Analysis of the higher frequency maps became more difficult as pressure wave decomposition could not be performed due to the propagation of higher order acoustic modes that nullify the plane wave assumption required by the procedure. It was observed that while inlet PSD maps were similar for the three sensors of the array, distribution of the levels in the outlet presented important differences even considering the relatively small distance between each sensor, including in some cases spurious readings.
This reinforces the notion that PSD measurements with a single sensor, specially in the outlet duct where the flow is less uniform and features a high swirl, should be avoided if possible, preferring if feasible acoustic intensity measurements through wave decomposition.

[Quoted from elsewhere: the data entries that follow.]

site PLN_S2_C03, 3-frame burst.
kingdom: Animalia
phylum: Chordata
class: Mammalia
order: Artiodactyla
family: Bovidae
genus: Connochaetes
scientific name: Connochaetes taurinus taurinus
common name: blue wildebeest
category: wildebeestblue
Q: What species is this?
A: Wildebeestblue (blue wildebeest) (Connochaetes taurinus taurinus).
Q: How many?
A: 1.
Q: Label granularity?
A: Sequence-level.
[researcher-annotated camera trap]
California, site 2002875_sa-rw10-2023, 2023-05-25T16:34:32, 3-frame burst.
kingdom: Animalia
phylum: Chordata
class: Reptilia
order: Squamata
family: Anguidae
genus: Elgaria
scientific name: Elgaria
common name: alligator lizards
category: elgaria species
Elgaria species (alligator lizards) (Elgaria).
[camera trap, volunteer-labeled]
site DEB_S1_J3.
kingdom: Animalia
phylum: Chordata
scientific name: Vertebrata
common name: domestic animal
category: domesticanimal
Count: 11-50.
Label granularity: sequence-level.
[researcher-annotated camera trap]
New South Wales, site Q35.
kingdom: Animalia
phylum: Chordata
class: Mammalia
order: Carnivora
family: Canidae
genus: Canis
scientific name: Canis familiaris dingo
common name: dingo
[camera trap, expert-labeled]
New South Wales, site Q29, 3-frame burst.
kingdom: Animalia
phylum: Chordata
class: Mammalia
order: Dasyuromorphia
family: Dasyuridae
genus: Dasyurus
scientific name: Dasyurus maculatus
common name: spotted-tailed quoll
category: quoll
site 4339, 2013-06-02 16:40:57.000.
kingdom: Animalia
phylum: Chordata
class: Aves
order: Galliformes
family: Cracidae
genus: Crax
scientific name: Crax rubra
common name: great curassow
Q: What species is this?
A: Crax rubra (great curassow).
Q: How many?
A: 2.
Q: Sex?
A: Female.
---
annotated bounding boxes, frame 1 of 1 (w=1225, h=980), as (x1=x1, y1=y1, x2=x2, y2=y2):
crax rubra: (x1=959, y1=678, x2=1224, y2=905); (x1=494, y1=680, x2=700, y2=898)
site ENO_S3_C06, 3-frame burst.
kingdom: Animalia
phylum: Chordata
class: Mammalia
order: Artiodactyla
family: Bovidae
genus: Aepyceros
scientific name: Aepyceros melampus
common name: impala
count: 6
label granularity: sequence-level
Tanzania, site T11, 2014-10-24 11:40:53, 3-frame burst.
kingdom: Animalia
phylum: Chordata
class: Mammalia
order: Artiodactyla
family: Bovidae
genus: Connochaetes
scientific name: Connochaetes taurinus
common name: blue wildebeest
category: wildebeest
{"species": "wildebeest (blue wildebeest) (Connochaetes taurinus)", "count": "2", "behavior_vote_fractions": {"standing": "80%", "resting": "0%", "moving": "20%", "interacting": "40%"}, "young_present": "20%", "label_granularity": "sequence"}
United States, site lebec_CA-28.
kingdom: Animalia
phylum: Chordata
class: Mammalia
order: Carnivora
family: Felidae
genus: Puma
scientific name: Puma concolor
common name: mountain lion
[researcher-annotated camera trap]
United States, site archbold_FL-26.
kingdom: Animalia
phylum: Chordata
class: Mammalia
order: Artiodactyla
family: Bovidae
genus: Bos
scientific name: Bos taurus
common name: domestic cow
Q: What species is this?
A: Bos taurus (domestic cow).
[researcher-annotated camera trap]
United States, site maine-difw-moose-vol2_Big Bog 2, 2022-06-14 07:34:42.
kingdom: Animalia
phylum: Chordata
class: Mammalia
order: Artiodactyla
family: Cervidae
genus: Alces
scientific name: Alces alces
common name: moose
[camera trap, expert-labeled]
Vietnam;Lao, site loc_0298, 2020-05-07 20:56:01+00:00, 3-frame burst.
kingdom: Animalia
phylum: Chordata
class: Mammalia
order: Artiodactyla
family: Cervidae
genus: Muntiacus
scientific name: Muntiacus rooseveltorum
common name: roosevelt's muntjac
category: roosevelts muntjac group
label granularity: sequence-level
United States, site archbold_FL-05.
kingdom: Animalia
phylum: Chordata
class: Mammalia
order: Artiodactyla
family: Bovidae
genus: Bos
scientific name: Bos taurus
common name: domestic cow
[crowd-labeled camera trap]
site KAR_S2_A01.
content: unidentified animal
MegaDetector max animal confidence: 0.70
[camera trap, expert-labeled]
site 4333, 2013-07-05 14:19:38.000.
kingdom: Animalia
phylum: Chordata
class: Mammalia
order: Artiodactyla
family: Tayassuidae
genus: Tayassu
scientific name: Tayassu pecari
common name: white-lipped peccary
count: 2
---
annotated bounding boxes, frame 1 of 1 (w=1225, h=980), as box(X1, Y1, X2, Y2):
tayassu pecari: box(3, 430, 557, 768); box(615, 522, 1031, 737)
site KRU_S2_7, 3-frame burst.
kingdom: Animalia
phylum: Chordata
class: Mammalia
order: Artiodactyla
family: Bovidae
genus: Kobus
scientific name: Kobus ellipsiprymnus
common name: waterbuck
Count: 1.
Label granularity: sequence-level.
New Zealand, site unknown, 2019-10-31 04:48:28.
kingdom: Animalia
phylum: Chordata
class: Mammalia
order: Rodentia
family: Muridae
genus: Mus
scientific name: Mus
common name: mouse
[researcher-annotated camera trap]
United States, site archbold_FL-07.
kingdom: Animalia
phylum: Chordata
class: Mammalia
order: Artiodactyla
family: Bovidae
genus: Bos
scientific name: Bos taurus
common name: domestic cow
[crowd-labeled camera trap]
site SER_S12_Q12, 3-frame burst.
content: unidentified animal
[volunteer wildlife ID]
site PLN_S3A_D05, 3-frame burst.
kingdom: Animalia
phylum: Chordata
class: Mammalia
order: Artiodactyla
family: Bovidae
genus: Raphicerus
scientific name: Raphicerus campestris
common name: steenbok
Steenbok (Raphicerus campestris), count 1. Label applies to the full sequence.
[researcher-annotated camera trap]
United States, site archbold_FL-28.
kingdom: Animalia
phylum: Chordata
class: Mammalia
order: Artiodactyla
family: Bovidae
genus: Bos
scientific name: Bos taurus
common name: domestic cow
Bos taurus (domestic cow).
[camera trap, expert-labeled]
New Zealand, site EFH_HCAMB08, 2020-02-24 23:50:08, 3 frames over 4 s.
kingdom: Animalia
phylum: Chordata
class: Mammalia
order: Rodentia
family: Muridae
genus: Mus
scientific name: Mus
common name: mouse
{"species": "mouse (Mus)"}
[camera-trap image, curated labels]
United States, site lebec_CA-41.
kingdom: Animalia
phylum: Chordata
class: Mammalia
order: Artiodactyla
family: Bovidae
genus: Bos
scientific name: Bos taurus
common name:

In order to visualize how frequency content changed through the two different sets of conditions, spectrograms were constructed from the interpolated data of the maps for both inlet and outlet. Specially in the later it can be seen how content in the \emph{whoosh} noise band is present even at lower shaft speeds and higher mass flow rate conditions.
Taking advantage of the anechoic environment in which the turbocharger was installed, orifice noise measurements performed with free-field microphones near the inlet mouth were used to compute a correlation with the in-duct intensity. In-duct intensity was calculated with both the beamforming procedure and the two microphone method, with the first resulting in better agreement and less dispersion, thereby confirming that the selected decomposition technique is suitable to estimate orifice noise without the need of an anechoic environment.
Finally, surface radiation was measured in a sequential test in which the different parts were damped: inlet and outlet ducts and turbocharger group. Results from these tests showed that the outlet duct featured generally a higher contribution than the inlet to the radiated noise, except at the higher mass flow rate conditions. It is worth noting that even if sound is generated in the turbocharger itself, the vibro-acoustic characteristics of the particular ducts can make them act as primary sources of sound radiation to the ambient.